■ GIVEN PROBLEM 1 ■
Using the excerpt on analyzing API responses below, decide whether each statement agrees with it: (a) A 200 OK status code by itself is enough to declare an endpoint unauthenticated and vulnerable. (b) The script turns off allow_redirects. (c) The content length heuristic is described as foolproof. Answer yes or no for each, and quote the exact words of the excerpt that settle it.

--- Begin SOURCE EXCERPT ---

Analyzing Responses and False Positives

A 200 OK status code alone is insufficient to declare an endpoint "unauthenticated and vulnerable." Many applications return 200 OK for public endpoints that aren't particularly sensitive, or even for 404-like custom error pages. The key is to analyze the content and consistency of the response.

  • Compare the response to a request made without any authentication headers versus one made with an invalid or empty Authorization header. If the responses (status code, content length, body content) are identical, it's a strong indicator that the endpoint is not checking for authentication or is ignoring it.
  • Look for JSON or XML data that appears to be application-specific rather than a generic error message.
  • Check for redirects. If an unauthenticated request redirects to a login page, the endpoint is protected. Our script disables allow_redirects to prevent false positives from redirects.
  • The content length heuristic (e.g., content_length_no_auth > 50) helps filter out trivial responses, but it's not foolproof. A small, but sensitive, piece of data could still be exposed. Manual verification of identified endpoints is always required.

Expanding the Attack Surface

The provided script is a starting point. Further enhancements include:

  • **Discovering Hidden Parameters**: Use tools like ffuf or extend the Python script to fuzz for common parameter names (e.g., id, user_id, name, query) on discovered paths.
  • **Different HTTP Methods**: While GET and POST are common for initial discovery, PUT, DELETE, and PATCH methods should also be tested, as misconfigurations can expose dangerous functionality.
  • **Content Types**: Experiment with different Content-Type headers (e.g., application/json, application/x-www-form-urlencoded) if the application expects specific input formats.
  • **Dynamic Path Segments**: Many APIs use dynamic segments like /users/{id}/profile. Fuzzing these segments with common IDs (1, admin, self) can reveal additional endpoints.

This automated approach provides a systematic way to uncover API attack surface, significantly reducing manual effort and increasing the likelihood of identifying exploitable unauthenticated endpoints.

--- End SOURCE EXCERPT ---
--- Begin MATERIAL PROVIDED ---

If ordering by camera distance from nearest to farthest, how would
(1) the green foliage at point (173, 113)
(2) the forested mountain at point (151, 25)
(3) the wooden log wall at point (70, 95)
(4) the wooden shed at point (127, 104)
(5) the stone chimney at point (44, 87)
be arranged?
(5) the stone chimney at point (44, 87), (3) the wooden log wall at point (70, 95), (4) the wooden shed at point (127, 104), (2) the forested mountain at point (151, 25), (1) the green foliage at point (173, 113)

--- End MATERIAL PROVIDED ---

■ GIVEN PROBLEM 2 ■
Reproduce every line of the records above exactly, with no changes.

■ FINAL ANSWER 1 ■
(a) No: "A 200 OK status code alone is insufficient to declare an endpoint "unauthenticated and vulnerable.""
(b) Yes: "Our script disables allow_redirects to prevent false positives from redirects."
(c) No: "The content length heuristic (e.g., content_length_no_auth > 50) helps filter out trivial responses, but it's not foolproof."

■ FINAL ANSWER 2 ■
If ordering by camera distance from nearest to farthest, how would
(1) the green foliage at point (173, 113)
(2) the forested mountain at point (151, 25)
(3) the wooden log wall at point (70, 95)
(4) the wooden shed at point (127, 104)
(5) the stone chimney at point (44, 87)
be arranged?
(5) the stone chimney at point (44, 87), (3) the wooden log wall at point (70, 95), (4) the wooden shed at point (127, 104), (2) the forested mountain at point (151, 25), (1) the green foliage at point (173, 113)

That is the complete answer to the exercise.